**Data under study:**
+===+

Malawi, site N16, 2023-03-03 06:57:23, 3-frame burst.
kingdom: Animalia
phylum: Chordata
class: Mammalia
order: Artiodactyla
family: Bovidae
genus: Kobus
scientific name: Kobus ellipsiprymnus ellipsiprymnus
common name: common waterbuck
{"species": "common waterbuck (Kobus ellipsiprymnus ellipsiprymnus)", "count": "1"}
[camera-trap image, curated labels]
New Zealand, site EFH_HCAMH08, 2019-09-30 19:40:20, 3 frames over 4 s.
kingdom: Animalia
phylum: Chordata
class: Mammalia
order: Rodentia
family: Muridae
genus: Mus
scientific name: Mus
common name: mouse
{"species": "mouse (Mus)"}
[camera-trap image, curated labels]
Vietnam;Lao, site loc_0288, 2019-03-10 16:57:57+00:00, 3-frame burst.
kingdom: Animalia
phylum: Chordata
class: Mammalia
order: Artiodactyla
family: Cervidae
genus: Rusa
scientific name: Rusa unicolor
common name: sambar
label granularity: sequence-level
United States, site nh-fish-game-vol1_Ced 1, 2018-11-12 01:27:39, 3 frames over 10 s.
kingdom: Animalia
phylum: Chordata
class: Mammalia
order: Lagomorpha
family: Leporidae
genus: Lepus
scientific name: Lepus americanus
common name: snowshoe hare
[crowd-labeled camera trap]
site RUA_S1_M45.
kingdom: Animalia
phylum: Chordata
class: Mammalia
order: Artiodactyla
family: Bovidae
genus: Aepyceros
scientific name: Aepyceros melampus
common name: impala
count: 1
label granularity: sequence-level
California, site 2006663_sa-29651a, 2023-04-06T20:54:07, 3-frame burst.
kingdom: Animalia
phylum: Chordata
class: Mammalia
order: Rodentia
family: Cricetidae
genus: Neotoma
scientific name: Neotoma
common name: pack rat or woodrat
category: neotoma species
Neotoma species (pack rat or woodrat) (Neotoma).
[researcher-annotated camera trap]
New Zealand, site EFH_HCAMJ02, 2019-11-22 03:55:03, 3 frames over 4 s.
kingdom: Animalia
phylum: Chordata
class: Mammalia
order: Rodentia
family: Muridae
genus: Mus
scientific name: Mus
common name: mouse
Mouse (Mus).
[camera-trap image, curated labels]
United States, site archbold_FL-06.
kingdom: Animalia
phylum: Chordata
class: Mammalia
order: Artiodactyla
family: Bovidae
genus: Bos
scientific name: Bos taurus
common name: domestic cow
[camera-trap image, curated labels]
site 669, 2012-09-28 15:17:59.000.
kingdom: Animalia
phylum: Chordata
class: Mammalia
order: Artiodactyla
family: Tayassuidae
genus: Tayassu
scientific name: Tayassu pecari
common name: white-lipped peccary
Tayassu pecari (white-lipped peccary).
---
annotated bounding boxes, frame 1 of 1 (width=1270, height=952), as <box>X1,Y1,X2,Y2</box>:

+===+

**To do:**
Only an exact copy of the entries above will do.

**Reply:**
Malawi, site N16, 2023-03-03 06:57:23, 3-frame burst.
kingdom: Animalia
phylum: Chordata
class: Mammalia
order: Artiodactyla
family: Bovidae
genus: Kobus
scientific name: Kobus ellipsiprymnus ellipsiprymnus
common name: common waterbuck
{"species": "common waterbuck (Kobus ellipsiprymnus ellipsiprymnus)", "count": "1"}
[camera-trap image, curated labels]
New Zealand, site EFH_HCAMH08, 2019-09-30 19:40:20, 3 frames over 4 s.
kingdom: Animalia
phylum: Chordata
class: Mammalia
order: Rodentia
family: Muridae
genus: Mus
scientific name: Mus
common name: mouse
{"species": "mouse (Mus)"}
[camera-trap image, curated labels]
Vietnam;Lao, site loc_0288, 2019-03-10 16:57:57+00:00, 3-frame burst.
kingdom: Animalia
phylum: Chordata
class: Mammalia
order: Artiodactyla
family: Cervidae
genus: Rusa
scientific name: Rusa unicolor
common name: sambar
label granularity: sequence-level
United States, site nh-fish-game-vol1_Ced 1, 2018-11-12 01:27:39, 3 frames over 10 s.
kingdom: Animalia
phylum: Chordata
class: Mammalia
order: Lagomorpha
family: Leporidae
genus: Lepus
scientific name: Lepus americanus
common name: snowshoe hare
[crowd-labeled camera trap]
site RUA_S1_M45.
kingdom: Animalia
phylum: Chordata
class: Mammalia
order: Artiodactyla
family: Bovidae
genus: Aepyceros
scientific name: Aepyceros melampus
common name: impala
count: 1
label granularity: sequence-level
California, site 2006663_sa-29651a, 2023-04-06T20:54:07, 3-frame burst.
kingdom: Animalia
phylum: Chordata
class: Mammalia
order: Rodentia
family: Cricetidae
genus: Neotoma
scientific name: Neotoma
common name: pack rat or woodrat
category: neotoma species
Neotoma species (pack rat or woodrat) (Neotoma).
[researcher-annotated camera trap]
New Zealand, site EFH_HCAMJ02, 2019-11-22 03:55:03, 3 frames over 4 s.
kingdom: Animalia
phylum: Chordata
class: Mammalia
order: Rodentia
family: Muridae
genus: Mus
scientific name: Mus
common name: mouse
Mouse (Mus).
[camera-trap image, curated labels]
United States, site archbold_FL-06.
kingdom: Animalia
phylum: Chordata
class: Mammalia
order: Artiodactyla
family: Bovidae
genus: Bos
scientific name: Bos taurus
common name: domestic cow
[camera-trap image, curated labels]
site 669, 2012-09-28 15:17:59.000.
kingdom: Animalia
phylum: Chordata
class: Mammalia
order: Artiodactyla
family: Tayassuidae
genus: Tayassu
scientific name: Tayassu pecari
common name: white-lipped peccary
Tayassu pecari (white-lipped peccary).
---
annotated bounding boxes, frame 1 of 1 (width=1270, height=952), as <box>X1,Y1,X2,Y2</box>:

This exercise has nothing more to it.